As she shifted comfortably from her early days in record business to her current work of activism, she focused on voting and her own work to encourage people to get out and vote. As the political campaigns wound down toward the election, DiFranco arrived in Florida to work on a get-out-the-vote initiative. “When I was in Florida on a get the vote out campaign in the final days of the campaigns, I watched this video where one person said ‘I vote for the environment’; another said ‘I vote for women’s rights’, and every person seemed to vote to his or her cause.” DiFranco thought, the “me-ness of our generation has overtaken us.” “A vote is not self-expression; it is an expression that you’re making yourself accountable to something else,” she insisted powerfully. “I hope we can apply persistence on our will to vote,” DiFranco affirmed, and she closed by quoting songwriter Rebecca Solnit: “Voting is a chess move, not a valentine.”

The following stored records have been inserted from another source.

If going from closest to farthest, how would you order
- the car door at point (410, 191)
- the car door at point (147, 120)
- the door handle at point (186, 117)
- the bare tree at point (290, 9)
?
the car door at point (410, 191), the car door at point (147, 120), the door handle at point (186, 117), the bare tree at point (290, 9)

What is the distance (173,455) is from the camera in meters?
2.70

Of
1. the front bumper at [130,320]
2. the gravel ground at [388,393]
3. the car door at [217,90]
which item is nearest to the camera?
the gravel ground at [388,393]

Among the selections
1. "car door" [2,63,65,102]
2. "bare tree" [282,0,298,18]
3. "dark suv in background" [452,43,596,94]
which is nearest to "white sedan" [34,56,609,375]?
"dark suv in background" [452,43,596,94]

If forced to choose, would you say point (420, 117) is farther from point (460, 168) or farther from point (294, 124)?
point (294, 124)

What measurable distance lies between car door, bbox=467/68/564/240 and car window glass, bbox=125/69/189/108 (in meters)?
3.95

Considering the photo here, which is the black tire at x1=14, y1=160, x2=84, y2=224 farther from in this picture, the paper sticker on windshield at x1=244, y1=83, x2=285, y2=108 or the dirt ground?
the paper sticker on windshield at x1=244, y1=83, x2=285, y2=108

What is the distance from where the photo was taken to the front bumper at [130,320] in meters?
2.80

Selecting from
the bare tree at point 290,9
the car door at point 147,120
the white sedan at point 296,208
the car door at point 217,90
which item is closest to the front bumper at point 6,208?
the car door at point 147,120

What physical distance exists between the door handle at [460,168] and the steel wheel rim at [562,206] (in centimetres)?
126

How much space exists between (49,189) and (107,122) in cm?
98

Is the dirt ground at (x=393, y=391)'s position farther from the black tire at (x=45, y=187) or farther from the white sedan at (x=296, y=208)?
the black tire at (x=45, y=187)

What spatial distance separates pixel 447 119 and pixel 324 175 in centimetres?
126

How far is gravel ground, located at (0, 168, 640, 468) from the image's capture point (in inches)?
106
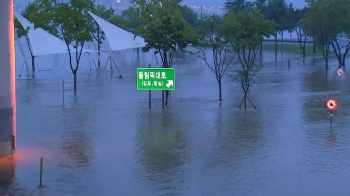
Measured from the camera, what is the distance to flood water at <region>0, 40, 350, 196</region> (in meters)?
12.7

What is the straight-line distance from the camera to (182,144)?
1736 cm

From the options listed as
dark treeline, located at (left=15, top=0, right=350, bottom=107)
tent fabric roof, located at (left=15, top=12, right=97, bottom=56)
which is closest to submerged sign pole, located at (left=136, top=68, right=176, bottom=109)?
dark treeline, located at (left=15, top=0, right=350, bottom=107)

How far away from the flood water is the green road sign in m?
1.24

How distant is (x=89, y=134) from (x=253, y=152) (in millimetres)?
6431

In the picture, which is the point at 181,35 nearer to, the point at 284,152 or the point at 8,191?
the point at 284,152

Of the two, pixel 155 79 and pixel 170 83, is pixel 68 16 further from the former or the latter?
pixel 170 83

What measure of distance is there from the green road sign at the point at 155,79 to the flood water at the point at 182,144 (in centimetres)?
124

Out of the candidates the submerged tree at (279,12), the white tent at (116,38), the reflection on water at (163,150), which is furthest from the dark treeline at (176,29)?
the submerged tree at (279,12)

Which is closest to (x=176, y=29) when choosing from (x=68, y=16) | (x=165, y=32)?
(x=165, y=32)

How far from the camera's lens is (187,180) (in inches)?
512

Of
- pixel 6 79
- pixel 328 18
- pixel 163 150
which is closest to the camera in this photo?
pixel 6 79

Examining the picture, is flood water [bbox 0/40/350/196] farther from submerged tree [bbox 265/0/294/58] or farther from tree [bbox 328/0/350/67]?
submerged tree [bbox 265/0/294/58]

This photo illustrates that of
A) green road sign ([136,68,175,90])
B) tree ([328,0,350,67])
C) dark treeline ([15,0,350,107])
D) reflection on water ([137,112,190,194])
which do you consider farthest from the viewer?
tree ([328,0,350,67])

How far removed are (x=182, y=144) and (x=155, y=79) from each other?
293 inches
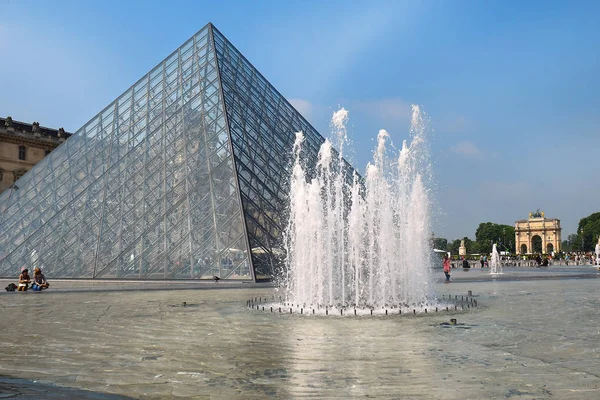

During a brief question-and-answer with Bluegrass Situation executive director Amy Reitnouer, DiFranco offered a few suggestions for persisting in the face of the current political administration. When Reitnour asked her how we can persist, DiFranco replied, “Fuck the screens; fuck the social media; Get together with your fellow human beings and let each other know that we’re not alone. The days when I knew I could go on were the days when I got out in the streets with my fellow human beings in those marches and I felt real hope.”
When Reitnouer asked who’s writing today’s protest songs. DiFranco laughed and told her that, “I imagine there are a lot of people in this audience who can answer that question better than I can.” She then replied, “I’d advocate for broadening the scope of where this protest art is coming from; a lot of rappers are making protest music, and a lot of comedians are doing such a great job of protesting through comedy. Let’s make our canvas bigger.”
DiFranco acknowledged that the folk community is a network where we’ll learn from each other. She admits, especially when talking about Pete Seeger, “if I have any smarts in this life, it was that early on I decided to follow my teachers—Utah Phillips, Pete Seeger, Nora Guthrie. To be around Pete was to learn to be human.”
The Folk Alliance community then played into the early morning hours with packed official showcases as well as sparsely attended private showcases where musicians sang sometimes to audiences of three people. But that’s the beauty of Folk Alliance: we embrace and encourage, even when two or three are gathered, for our raised voices flourish and endure.